[Set task]:
Rewrite the lines from the one containing "What is the space" through the end of the lines, replacing "concrete driveway" with "paved driveway" and leaving everything else unchanged.

[Source data]:
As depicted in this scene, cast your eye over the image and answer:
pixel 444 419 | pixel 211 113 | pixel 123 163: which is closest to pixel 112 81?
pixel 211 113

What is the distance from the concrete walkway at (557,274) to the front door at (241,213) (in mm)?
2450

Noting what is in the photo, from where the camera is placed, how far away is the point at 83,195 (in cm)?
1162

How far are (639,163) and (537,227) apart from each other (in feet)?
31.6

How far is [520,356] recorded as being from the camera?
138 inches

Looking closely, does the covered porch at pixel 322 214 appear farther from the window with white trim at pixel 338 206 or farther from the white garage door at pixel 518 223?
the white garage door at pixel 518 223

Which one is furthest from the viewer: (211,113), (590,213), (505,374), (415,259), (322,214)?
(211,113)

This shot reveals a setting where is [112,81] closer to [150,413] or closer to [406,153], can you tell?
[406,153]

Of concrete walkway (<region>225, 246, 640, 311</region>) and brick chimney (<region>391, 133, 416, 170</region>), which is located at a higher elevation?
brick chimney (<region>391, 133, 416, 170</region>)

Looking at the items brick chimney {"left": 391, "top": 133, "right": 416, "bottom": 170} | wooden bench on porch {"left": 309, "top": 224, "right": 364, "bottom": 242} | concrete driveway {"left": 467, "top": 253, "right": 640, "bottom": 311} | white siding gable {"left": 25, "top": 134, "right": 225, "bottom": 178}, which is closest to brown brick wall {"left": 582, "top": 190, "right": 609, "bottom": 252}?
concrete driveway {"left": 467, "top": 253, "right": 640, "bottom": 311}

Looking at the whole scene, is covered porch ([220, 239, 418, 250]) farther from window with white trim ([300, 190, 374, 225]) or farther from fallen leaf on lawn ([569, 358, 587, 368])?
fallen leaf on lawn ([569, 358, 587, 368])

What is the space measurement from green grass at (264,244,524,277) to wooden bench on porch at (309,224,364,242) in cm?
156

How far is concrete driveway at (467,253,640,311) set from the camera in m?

[In response]:
What is the space measurement from green grass at (264,244,524,277) to wooden bench on porch at (309,224,364,242) in cm?
156

How far is paved driveway at (467,253,640,311) set from the camera in m?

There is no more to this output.